Above: the “spiedo bresciano” plated (image via Marco Lazzaroni’s Flickr, Creative Commons). Note the potato slices.
Today, the DE.CO. (the denominazione comunale or official local designation requires that the dish be comprised of birds, pork ribs, pork shoulder, and/or pork loin that has been cooked on a spit — called a ranfia locally — that has been turned over low heat for many hours. The preparation is known as spiedutura and it consists in alternating the various meats (the prese) in a uniform manner on the skewer.
Usually, the first ingredient to be skewered is a potato slice. Sage leaves are arranged between each ingredient and inside the pieces of meat. Fatty meat is arranged close to the fowl in order to keep the birds soft and to keep them from becoming dry during the cooking process. The ingredients are never squeezed or pressed on one another. They are simply arranged on the skewer in a uniform manner in order to ensure that they cook evenly.
Above: the “Spiedo Bresciano Atlas” (image via Made in Brescia).
Traditionally, the meats are cooked very slowly, for at least four hours. This guarantees that they will be tender but fully cooked. Specially built, broad ovens are used to cook this dish. They consist of a mounted rotating drum, with a source of heat below and a hood with holes above that extends over the entire length of the oven.

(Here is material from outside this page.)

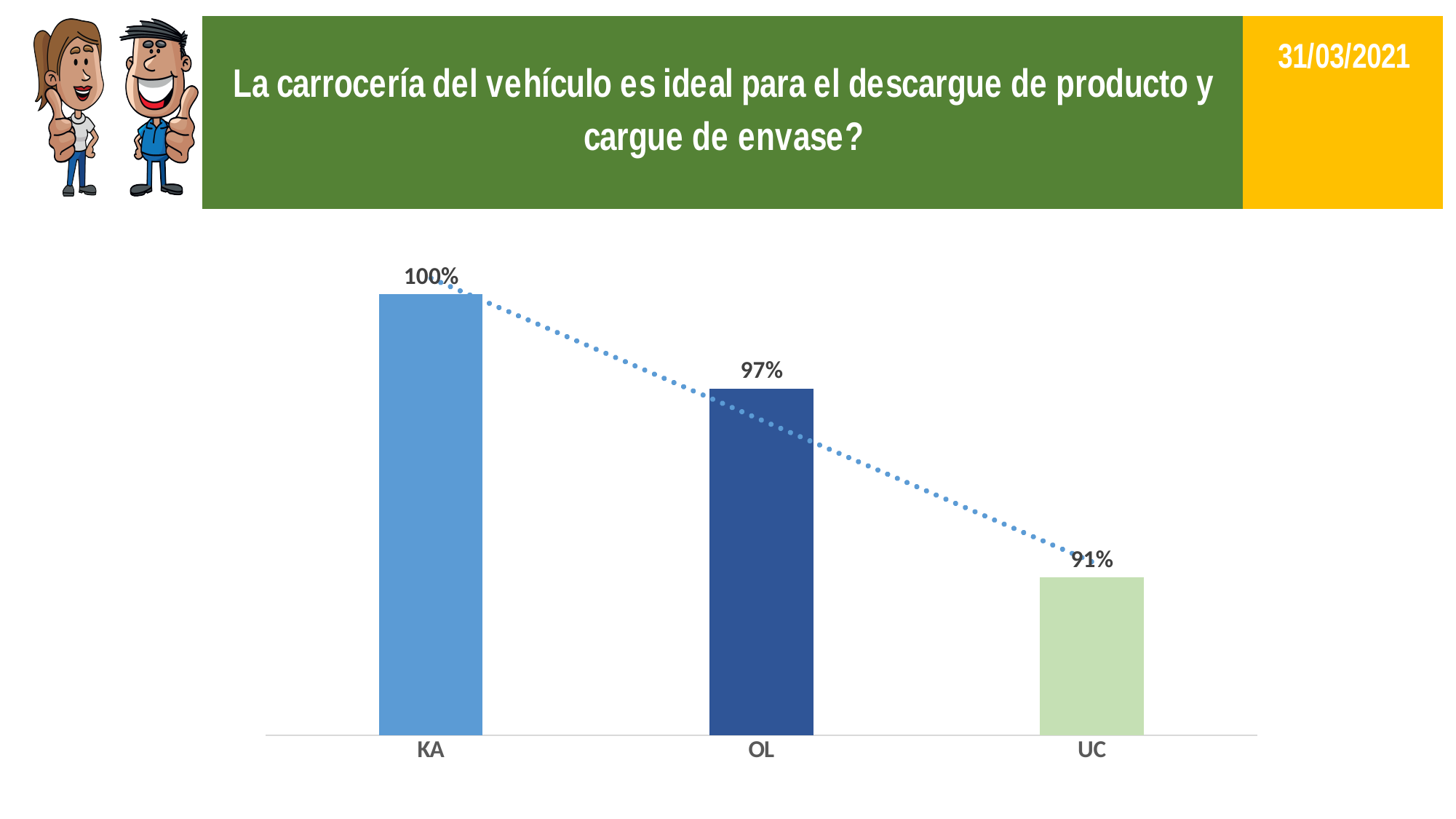
Which category has the lowest value? UC What is the difference between the values for OL and UC? 6% Which category has the highest value? KA What is the value for KA? 100% What date is shown in the top right corner of the slide? 31/03/2021 What is the difference between the values for KA and UC? 9% Which is larger, the value for OL or the value for UC? OL Do the values rise or fall from KA to UC along the x axis? Fall What kind of chart is shown on the slide? Bar chart What is the value for UC? 91% How many categories are shown on the x axis? 3 What is the value for OL? 97%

Wood can be used to fire the oven, including olive wood or grape vines. Charcoal can also be used. Although electric-fired rotisserie ovens do exist, they are typically considered an inferior cooking method with respect to flame-fired rotisserie.
During cooking, the skewers are basted and dressed with a mixture of rendered butter and lard and salt that is reserved in a tub beneath the oven. The mixture is distributed constantly on the hood above so that it can drip evenly on the roasting meat below.